Gül dediğimiz illa çiçek olmak zorunda değil. Bir güzel söz de güldür, bir gönül alıcı tebessüm de. Misal, pazarda alışveriş yaparken bir satıcıya “bereketli olsun” demek, yolda yürürken size yol verene teşekkür etmek, en kıymetli güllerdendir. Çünkü insan, kalbinde ne varsa elinden de onu sunar. Kalbinde sevgi olan gül uzatır, kalbinde kin olan diken taşır.
“Bir tebessümdür geçmişi anıp hatırlamak.”
Hepimizin gönlünde yer eden anılar var. Çocukluk sokağımız, okul bahçesindeki arkadaşlarımız, bayram sabahı kokan anne evi… Hatırladıkça yüzümüze istemsiz bir tebessüm yayılıyor. İşte o tebessüm, gönül defterinde açılan bir güzellik sayfasıdır. Demek ki bazı izler silinmiyor; yıllar geçse de gönülde kalıyor.
“Bir özlemdir güzellikleri paylaşmak.”
Hayat tek başına yaşanacak bir yolculuk değildir. Sevinç paylaşıldıkça çoğalır, acı paylaşıldıkça hafifler. Mesela bir tepsiyi komşuya uzatmak, evinize gelen misafire gönülden ikram etmek, hastalanan bir dostu ziyaret etmek… Bunlar küçücük şeyler gibi görünür ama işte hayatın gerçek lezzeti burada gizlidir. İnsan tek başına yürürse eksik kalır, beraber yürürse tamam olur.

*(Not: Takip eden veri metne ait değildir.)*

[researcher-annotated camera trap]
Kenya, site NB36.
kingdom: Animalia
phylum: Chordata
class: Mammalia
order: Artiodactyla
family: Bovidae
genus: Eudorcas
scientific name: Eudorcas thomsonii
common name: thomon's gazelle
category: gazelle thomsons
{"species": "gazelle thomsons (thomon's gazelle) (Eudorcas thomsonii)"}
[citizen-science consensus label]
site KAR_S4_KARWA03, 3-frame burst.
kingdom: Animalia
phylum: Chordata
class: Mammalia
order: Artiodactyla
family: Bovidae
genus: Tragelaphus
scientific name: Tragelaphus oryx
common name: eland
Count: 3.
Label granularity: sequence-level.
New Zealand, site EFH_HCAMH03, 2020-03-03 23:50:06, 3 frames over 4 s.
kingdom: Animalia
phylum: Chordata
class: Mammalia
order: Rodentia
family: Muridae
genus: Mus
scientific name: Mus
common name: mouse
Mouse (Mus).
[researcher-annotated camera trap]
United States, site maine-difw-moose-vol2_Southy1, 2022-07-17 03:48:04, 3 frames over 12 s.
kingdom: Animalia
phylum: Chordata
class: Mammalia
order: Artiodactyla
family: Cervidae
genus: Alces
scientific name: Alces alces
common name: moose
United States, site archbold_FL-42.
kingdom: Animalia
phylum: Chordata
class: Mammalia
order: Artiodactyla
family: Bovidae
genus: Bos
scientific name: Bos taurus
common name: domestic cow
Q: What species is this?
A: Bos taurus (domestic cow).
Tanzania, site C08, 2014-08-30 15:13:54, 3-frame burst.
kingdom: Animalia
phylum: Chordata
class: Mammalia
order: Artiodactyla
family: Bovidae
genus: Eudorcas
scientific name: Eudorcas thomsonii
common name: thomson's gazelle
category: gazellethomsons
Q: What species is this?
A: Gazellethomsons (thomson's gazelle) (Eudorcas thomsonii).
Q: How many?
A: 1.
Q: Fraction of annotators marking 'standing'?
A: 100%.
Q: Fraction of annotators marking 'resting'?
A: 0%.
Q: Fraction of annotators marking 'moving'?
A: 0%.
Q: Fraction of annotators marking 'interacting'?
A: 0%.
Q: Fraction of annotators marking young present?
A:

Bugün dönüp ardımıza baktığımızda görüyoruz ki; geriye kalan şeyler ne makam oluyor, ne mal oluyor. Aslında geriye kalan, verdiğimiz selamlar, sunduğumuz güller, paylaştığımız tebessümler, gönüllerde bıraktığımız güzel izler oluyor. Dünya fanidir, ömür kısadır. Giden her şey gidiyor ama bir dua, bir tebessüm, bir vefa iz bırakıyor.
İşte bütün mesele de bu: Bir gün ardımızdan anıldığımızda yüzlerde tebessüm, gönüllerde dua olabilmek…
Ya Rabbi…
Bizi vefasızlıktan uzak eyle. Kalplerimizi güzelliklerle doldur, ellerimizi güllerle donat, dillerimizi selamla süsle. Dostluklarımızı daim eyle, muhabbetimizi sahih kıl, yollarımızı bereketlendir. Bize geçmişimizi tebessümle anmayı, geleceğimizi ümitle kucaklamayı nasip et. Ve ardımızda hoş bir seda, hayırla anılacak izler bırakabilmeyi lütfeyle. Âmin.